After all, every one likes to give his opinion: but who knows, if
Rembrandt could read all the pages that have been written to explain
the secret meanings of his art, whether he would not burst out
laughing? Such is the fate of men of genius: every one holds that he
has understood them better than his neighbor, and restores them in his
own way. They are like a beautiful theme given by God which men
distort into a thousand different meanings--a canvas upon which the
imagination of man paints and embroiders after its own manner.

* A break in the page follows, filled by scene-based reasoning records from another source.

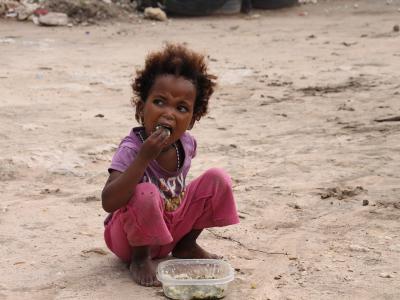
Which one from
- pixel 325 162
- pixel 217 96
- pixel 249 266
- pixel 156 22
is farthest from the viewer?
pixel 156 22

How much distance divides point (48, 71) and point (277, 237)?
433cm

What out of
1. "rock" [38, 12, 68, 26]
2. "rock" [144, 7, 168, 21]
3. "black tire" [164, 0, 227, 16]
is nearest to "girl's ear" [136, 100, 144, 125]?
"rock" [38, 12, 68, 26]

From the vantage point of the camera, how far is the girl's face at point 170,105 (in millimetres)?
2566

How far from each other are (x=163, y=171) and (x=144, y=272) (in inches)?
14.5

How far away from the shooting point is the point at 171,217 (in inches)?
106

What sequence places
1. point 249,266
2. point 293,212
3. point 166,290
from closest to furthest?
point 166,290
point 249,266
point 293,212

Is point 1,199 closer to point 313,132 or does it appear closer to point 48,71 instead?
point 313,132

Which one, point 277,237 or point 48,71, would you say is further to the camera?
point 48,71

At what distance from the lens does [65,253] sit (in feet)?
9.56

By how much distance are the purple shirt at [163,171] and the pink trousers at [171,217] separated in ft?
0.16

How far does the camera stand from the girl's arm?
240 centimetres

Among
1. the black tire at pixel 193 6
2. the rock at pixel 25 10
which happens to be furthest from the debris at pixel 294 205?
the black tire at pixel 193 6

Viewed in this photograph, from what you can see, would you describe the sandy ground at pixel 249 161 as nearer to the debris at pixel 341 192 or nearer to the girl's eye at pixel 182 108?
the debris at pixel 341 192

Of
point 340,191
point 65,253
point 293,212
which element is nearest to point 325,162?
point 340,191
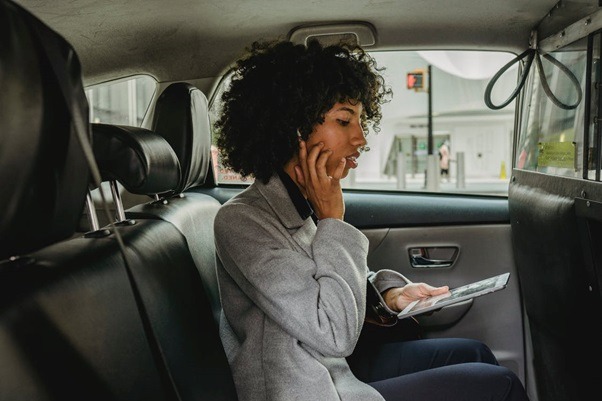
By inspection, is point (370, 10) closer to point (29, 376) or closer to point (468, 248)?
point (468, 248)

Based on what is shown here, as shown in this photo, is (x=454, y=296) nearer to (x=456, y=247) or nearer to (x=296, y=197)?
(x=296, y=197)

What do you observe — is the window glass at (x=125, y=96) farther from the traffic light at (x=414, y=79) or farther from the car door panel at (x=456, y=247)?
the traffic light at (x=414, y=79)

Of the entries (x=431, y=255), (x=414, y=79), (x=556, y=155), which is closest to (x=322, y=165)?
(x=556, y=155)

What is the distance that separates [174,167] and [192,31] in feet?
2.83

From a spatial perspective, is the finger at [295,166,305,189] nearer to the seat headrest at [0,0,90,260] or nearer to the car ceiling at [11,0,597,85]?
the car ceiling at [11,0,597,85]

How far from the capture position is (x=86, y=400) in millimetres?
1042

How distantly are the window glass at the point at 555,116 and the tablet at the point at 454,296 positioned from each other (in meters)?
0.37

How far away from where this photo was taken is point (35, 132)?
857mm

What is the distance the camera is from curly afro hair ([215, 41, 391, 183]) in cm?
189

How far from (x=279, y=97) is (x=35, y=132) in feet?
3.62

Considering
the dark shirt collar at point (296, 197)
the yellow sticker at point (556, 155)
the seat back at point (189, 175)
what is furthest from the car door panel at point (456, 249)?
the dark shirt collar at point (296, 197)

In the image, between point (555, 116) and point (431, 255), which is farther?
point (431, 255)

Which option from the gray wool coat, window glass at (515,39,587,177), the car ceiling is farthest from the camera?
the car ceiling

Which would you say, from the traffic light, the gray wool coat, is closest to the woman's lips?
the gray wool coat
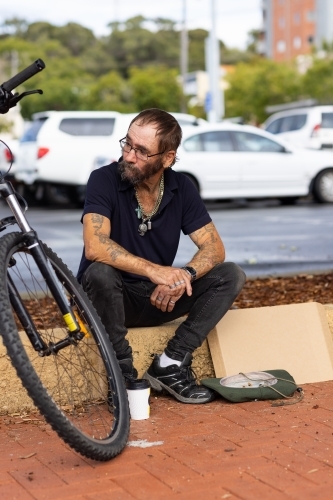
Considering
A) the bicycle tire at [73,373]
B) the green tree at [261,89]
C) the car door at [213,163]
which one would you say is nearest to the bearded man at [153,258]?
the bicycle tire at [73,373]

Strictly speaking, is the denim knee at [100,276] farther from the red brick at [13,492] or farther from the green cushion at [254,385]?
the red brick at [13,492]

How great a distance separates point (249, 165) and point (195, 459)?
47.8 feet

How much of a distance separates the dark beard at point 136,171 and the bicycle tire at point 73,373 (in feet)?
2.14

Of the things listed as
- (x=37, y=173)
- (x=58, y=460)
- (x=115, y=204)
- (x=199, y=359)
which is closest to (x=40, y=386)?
(x=58, y=460)

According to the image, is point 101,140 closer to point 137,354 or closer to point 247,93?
point 137,354

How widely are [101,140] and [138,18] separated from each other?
98212 millimetres

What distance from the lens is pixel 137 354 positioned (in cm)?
479

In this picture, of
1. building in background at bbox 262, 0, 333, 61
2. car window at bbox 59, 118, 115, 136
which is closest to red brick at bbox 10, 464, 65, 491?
car window at bbox 59, 118, 115, 136

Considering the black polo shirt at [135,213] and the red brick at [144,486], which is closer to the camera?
the red brick at [144,486]

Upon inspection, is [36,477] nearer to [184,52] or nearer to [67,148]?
[67,148]

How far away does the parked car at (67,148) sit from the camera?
18078mm

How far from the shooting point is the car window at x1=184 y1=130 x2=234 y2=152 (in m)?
17.7

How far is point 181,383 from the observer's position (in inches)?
181

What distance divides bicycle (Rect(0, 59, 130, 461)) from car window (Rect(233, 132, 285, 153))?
1409 centimetres
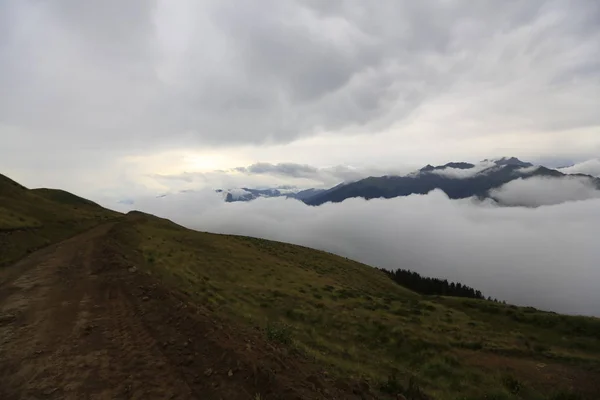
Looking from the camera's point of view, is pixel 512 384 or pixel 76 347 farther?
pixel 512 384

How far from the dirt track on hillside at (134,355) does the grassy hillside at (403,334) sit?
3187 millimetres

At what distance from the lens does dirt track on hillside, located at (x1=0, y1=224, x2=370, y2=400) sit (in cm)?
855

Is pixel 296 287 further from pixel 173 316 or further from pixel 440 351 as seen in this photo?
pixel 173 316

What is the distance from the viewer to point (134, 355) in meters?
10.3

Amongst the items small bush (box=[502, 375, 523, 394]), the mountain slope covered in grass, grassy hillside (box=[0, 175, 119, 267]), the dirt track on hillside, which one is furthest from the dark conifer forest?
the dirt track on hillside

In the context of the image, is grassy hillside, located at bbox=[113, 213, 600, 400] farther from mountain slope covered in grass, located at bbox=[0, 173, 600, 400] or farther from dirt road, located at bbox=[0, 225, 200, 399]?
dirt road, located at bbox=[0, 225, 200, 399]

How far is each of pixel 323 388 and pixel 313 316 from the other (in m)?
16.0

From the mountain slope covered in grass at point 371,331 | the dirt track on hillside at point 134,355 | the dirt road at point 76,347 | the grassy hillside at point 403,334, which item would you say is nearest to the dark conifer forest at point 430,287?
the mountain slope covered in grass at point 371,331

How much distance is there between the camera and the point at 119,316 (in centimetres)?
1364

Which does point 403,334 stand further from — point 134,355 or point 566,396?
point 134,355

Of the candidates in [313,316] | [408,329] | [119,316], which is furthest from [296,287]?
[119,316]

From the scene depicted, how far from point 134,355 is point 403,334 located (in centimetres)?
1774

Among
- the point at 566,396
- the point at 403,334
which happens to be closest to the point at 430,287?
the point at 403,334

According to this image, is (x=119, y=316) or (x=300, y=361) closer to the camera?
(x=300, y=361)
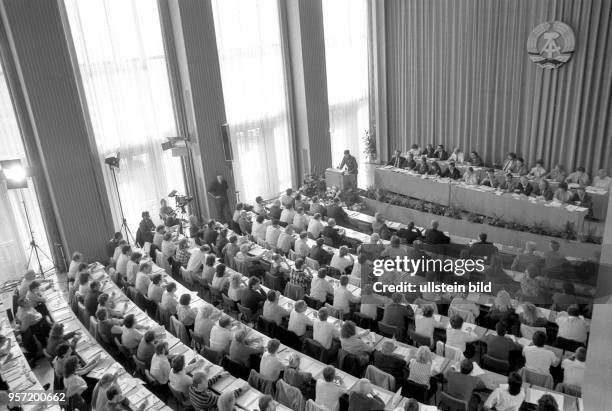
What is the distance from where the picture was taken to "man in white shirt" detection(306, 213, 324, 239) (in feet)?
37.6

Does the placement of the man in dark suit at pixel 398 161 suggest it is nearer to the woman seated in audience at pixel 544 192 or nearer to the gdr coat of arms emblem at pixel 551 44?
the woman seated in audience at pixel 544 192

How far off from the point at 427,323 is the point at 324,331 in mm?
1485

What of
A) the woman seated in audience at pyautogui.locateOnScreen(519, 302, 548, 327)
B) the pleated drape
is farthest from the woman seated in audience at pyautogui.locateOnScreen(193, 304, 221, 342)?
the pleated drape

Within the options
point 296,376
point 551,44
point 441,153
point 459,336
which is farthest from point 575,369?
point 441,153

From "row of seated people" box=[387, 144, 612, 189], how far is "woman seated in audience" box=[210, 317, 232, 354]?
8.66 meters

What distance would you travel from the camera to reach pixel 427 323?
738 centimetres

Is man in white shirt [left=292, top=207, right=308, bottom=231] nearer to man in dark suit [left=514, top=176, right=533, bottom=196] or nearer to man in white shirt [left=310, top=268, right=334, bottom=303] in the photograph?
man in white shirt [left=310, top=268, right=334, bottom=303]

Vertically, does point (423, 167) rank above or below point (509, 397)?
above

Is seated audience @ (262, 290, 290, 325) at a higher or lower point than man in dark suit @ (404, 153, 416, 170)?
lower

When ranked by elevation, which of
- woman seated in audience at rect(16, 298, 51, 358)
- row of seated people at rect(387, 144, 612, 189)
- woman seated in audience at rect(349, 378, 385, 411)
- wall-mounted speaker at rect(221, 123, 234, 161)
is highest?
wall-mounted speaker at rect(221, 123, 234, 161)

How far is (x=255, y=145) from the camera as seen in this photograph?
15.5 metres

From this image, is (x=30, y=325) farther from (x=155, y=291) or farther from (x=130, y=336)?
(x=130, y=336)

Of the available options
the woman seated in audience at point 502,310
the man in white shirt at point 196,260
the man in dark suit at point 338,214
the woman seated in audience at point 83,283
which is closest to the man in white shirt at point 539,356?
the woman seated in audience at point 502,310

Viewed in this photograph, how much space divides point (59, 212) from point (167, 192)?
2892 mm
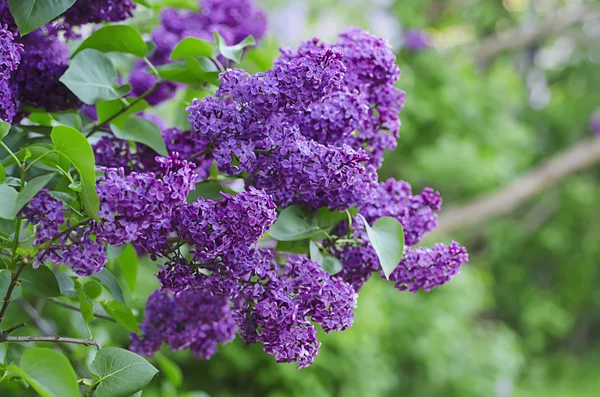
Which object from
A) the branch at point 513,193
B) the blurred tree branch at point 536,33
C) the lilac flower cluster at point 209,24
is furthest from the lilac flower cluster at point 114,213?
the blurred tree branch at point 536,33

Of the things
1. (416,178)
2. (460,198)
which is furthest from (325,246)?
(460,198)

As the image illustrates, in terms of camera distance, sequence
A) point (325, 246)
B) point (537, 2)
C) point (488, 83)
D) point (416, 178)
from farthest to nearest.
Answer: point (537, 2)
point (488, 83)
point (416, 178)
point (325, 246)

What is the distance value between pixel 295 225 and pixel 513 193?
2.69 metres

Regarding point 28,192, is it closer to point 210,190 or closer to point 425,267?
point 210,190

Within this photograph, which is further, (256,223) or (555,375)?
(555,375)

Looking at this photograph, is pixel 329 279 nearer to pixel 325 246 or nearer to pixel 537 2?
pixel 325 246

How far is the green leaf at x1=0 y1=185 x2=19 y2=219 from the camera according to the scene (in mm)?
404

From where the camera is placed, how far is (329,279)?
517 mm

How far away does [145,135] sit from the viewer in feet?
1.89

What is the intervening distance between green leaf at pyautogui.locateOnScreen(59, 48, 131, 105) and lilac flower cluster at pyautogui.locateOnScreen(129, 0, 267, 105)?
270mm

I left the Hague Gallery with one desire ungratified: I had not found
in it any picture by Jerom Bosch, a painter born at Bois-le-Duc in the
fifteenth century. This madcap of mischief, this scarecrow of bigots,
this artistic sorcerer, had made my flesh creep first in the gallery
at Madrid with a work representing a horrible army of living skeletons
scattered about an immense space, in conflict with a motley crowd of
desperate and confused men and women, whom they were dragging into an
abyss where Death awaited them. Only from the diseased imagination of
a man alarmed by the terrors of damnation could such an extravagant
conception have issued. When you look at it, however long it may be
since you were afraid of phantoms, you feel a confused reawakening
dread. Such were the subjects of all his pictures--the tortures of the
accursed, spectres, fiery chasms, dragons, uncanny birds, loathsome
monsters, diabolical kitchens, sinister landscapes. One of these
frightful pictures was found in the cell where Philip II. died; others
are scattered throughout Spain and Italy. Who was this chimerical
painter? How did he live? What strange mania tormented him? No one
knows; he passed over the earth wrapped in a cloud, and disappeared
like an infernal vision.
On the first floor of the museum there is a "Royal Cabinet of
Curiosities," which contains some very precious historical relics,
besides a great number of different objects from China, Japan, and the
Dutch colonies. Amongst other things there is the sword of that Ruyter
who began life as a rope-maker at Vlissingen, and became the greatest
admiral of Holland; Admiral Tromp's cuirass perforated by bullets; a
chair from the prison of the venerated Barneveldt; a box containing a
lock of hair from the head of that Van Speyk who in 1831, on the
Schelde, blew up his vessel to preserve the honor of the Dutch flag.